Emperyalistler, bağımsız, özgürlükçü ve zulme rıza göstermeyen Türkiye’nin lideri Erdoğan’ı ve onun siyasi anlayışını devirmek için her türlü melaneti sergilemekten geri kalmıyorlar.
Gezi terör eyleminden, 17-25 Aralık 2013 polis-adliye darbesi, Güneydoğu’da PKK’nın şehirlerimizi işgal olayları ve 15 Temmuz kanlı darbe teşebbüsüne kadar Erdoğan’ı; bu milletin iradesini içeriden yıkmayı denediler ama başaramadılar.
Kanlı darbe ve terörist faaliyetlerle Erdoğan’ı içeride deviremeyeceğini anlayan Emperyalistler, ülkemizdeki piyonlarını aradan çıkararak direkt, yıkım ve işgal teşebbüsünde bulunmaya başladılar. Tabi bu teşebbüslerini, diğer bütün işgal harekatlarında olduğu gibi hukuki ve uluslararası sözleşmeler kılıfına uydurmaları gerekiyor.

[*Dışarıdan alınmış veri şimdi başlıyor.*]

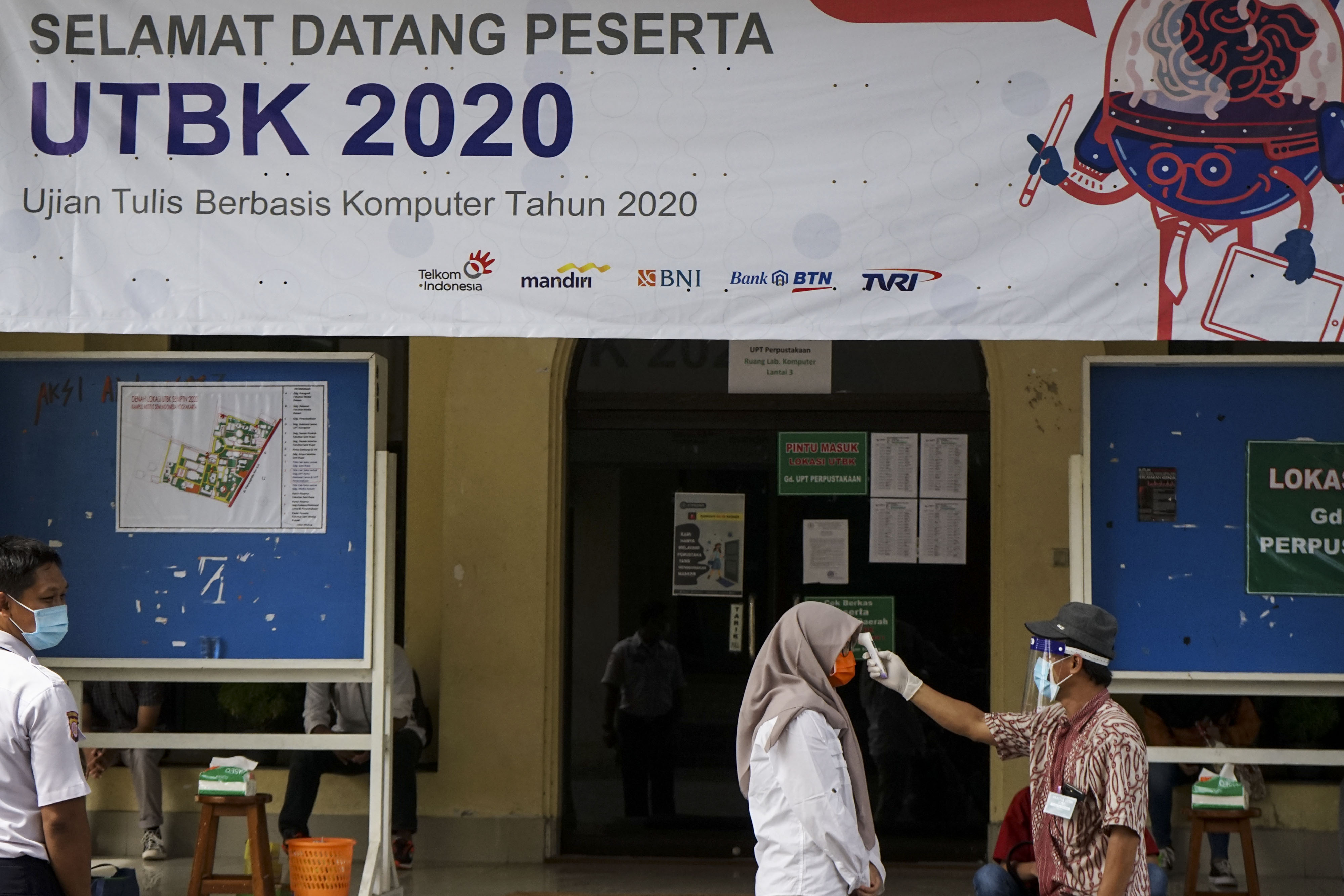 Petugas mengukur suhu tubuh peserta yang akan mengikuti UTBK di Institut Seni Indonesia (ISI) Yogyakarta, Bantul, DIY, Selasa (7/7).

Rıza Zarrab davası, Türkiye’yi işgal teşebbüsünün kılıfının adıdır. Çünkü geçtiğimiz yıldan beri “Rıza Zarrab Davası” olarak sergilenen tiyatro, Türkiye’yi yargılamaya dönüşmüştür. Davanın tek sanığı Zarrab, sanıklıktan çıkarılıp tanıklığa terfi ettirildi.

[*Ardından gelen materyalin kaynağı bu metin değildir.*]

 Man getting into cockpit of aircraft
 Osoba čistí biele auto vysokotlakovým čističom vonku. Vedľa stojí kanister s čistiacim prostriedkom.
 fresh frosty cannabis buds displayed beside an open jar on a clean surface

Emperyalist ABD’nin Türkiye’yi işgal etmek için gösterdiği “Zarrab Davası Belgeleri”nin tamamı uluslararası hukuk ve ticaret hukukuna konsolide olan Türk Ticaret Kanunu kapsamında yapılan legal ticari faaliyetler şimdi suçmuş gibi gösteriliyor.

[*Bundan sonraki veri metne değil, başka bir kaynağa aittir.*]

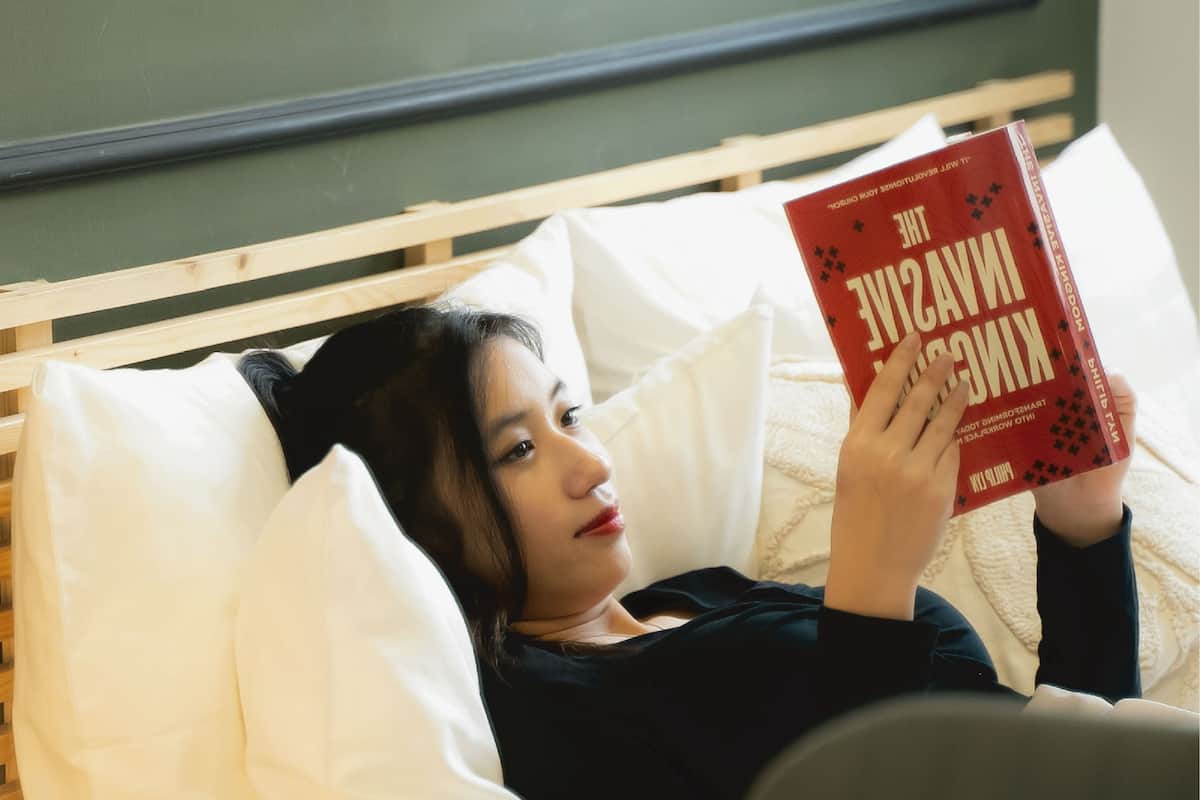 Eine Person liegt auf einem Bett mit weißen Kissen und liest ein Buch mit dem Titel 'The Invisible Kingdom'.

FETÖ’nün CHP’ye Genel Müdür olarak tayin ettiği Kemal Kılıçtaroğlu’nun, TBMM’deki grup toplantısında elinde salladığı belgelerin tamamı uluslararası ticaret hukukuna uygun belgeler olup hiçbir şaibeye mahal vermeyecek derecede nizamidir.